Texte proposé ::
--- --- ---
Tricontinentale : Ensemble pour changer le monde

lundi 8 janvier 2024.
 

- La Tricontinentale : 12 jours pour changer le monde (vidéo)
- L’internationalisme à l’époque du Che (Imprecor)
- Janvier 1966 la Tricontinentale se réunissait à La Havane

A) La Tricontinentale : 12 jours pour changer le monde

Pour visionner cette courte vidéo, cliquer sur l’adresse URL portée en source (haut de page, couleur rouge).

B) Il y a cinquante ans, la Tricontinentale se réunissait à La Havane

Décembre 1965, des leaders d’États non alignés, de mouvements de libération, originaires d’Asie, d’Afrique et d’Amérique latine, se retrouvent à Cuba pour mondialiser la révolution. Nombre d’entre eux seront par la suite tués par la CIA. Stratégiquement, ce rendez-vous est un échec.
--- --- ---
Consignes ::
1 – Selon le texte sur la Tricontinentale, de quels continents étaient originaires les dirigeants réunis à Cuba ?
2 – Recopiez à l'identique, dans le texte sur la Tricontinentale, le passage allant de « B) Il y a cinquante » jusqu'à « est un échec. ».

Extrait de données ::
--- --- ---
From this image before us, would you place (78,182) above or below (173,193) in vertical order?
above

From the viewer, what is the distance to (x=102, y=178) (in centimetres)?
--- --- ---
Corrigé ::
1 – Ils étaient originaires d'Asie, d'Afrique et d'Amérique latine.

2 –
B) Il y a cinquante ans, la Tricontinentale se réunissait à La Havane

Décembre 1965, des leaders d’États non alignés, de mouvements de libération, originaires d’Asie, d’Afrique et d’Amérique latine, se retrouvent à Cuba pour mondialiser la révolution. Nombre d’entre eux seront par la suite tués par la CIA. Stratégiquement, ce rendez-vous est un échec.